> [ARTICLE]:
_ _ _ _ _
Quiz: Which vehicle platform will undergird the highest total vehicle production volume in 2016? That of the Toyota Corolla? The Volkswagen Golf? The Opel Corsa?
No, no and no. The X85 platform -- which underpins the Nissan Micra, Renault Clio and 36 other models -- will be used to produce 3.9 million vehicles in 2016, predicts an industry analysis by PricewaterhouseCoopers.
That's up from a projected 2.6 million in 2010, and it would be a higher volume than any platform to be produced by Toyota Motor Corp., General Motors Co. or Volkswagen AG.
Each of those automakers has its own high-volume platform or two -- the price of admission for any automaker with a mass-market brand.
“It's the Wal-Mart business model,” said Anthony Pratt, director of PwC's automotive practice. With huge-volume platforms, the big automakers “can buy for less, ship for less and compete on price. It's a volume game.”
As automakers produce more cars from fewer platforms, they will trigger a Darwinian struggle for survival among suppliers. The ability to service a global contract can be a make-or-break proposition for suppliers. The likely winners are those with factories on multiple continents.
_ _ _ _ _
> [PROVIDED RECORDS]:
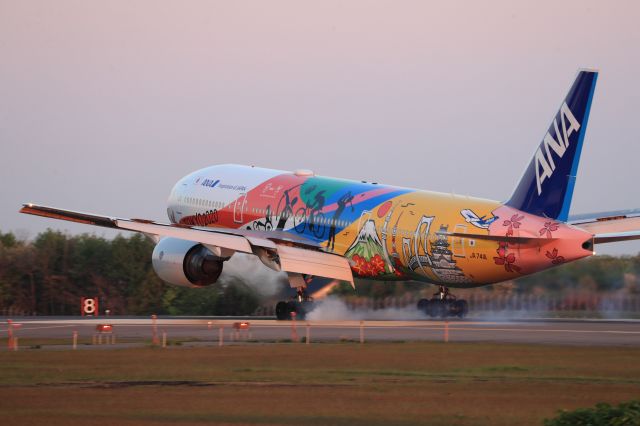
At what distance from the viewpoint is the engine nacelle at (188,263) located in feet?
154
_ _ _ _ _
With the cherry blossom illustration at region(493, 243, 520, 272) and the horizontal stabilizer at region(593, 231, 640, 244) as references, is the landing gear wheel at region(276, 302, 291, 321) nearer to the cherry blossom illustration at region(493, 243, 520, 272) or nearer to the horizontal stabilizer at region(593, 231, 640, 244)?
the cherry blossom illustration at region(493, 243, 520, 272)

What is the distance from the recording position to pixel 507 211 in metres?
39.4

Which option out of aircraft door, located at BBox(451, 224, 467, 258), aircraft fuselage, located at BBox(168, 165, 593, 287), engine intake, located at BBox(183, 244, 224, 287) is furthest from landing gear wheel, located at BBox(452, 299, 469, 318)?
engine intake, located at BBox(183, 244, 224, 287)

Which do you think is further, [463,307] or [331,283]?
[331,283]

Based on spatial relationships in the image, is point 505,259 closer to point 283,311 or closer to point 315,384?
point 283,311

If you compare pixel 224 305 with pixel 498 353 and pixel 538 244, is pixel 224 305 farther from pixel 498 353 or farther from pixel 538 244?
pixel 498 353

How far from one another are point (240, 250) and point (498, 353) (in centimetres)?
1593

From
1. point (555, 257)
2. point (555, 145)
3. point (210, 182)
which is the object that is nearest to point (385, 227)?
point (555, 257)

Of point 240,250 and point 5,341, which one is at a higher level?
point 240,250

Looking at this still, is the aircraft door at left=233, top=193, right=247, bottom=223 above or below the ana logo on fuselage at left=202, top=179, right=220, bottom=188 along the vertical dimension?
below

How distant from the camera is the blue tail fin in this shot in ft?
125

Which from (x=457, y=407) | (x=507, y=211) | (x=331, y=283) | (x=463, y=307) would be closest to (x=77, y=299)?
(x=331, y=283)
_ _ _ _ _
> [SHORT PROBLEM A]:
Answer these questions from the article on vehicle platforms:
(i) How many vehicles is the X85 platform predicted to produce in 2016?
(ii) What position does Anthony Pratt hold?
(iii) Which suppliers are named as the likely winners?
> [SHORT PROBLEM B]:
Name every vehicle model that the article on vehicle platforms mentions by name.
> [SHORT PROBLEM C]:
In the article on vehicle platforms, retype the passage that opens with the words containing "No, no and no." and closes with "analysis by PricewaterhouseCoopers.".

> [FINAL ANSWER A]:
(i) 3.9 million vehicles
(ii) Director of PwC's automotive practice
(iii) Those with factories on multiple continents

> [FINAL ANSWER B]:
Toyota Corolla, Volkswagen Golf, Opel Corsa, Nissan Micra, Renault Clio

> [FINAL ANSWER C]:
No, no and no. The X85 platform -- which underpins the Nissan Micra, Renault Clio and 36 other models -- will be used to produce 3.9 million vehicles in 2016, predicts an industry analysis by PricewaterhouseCoopers.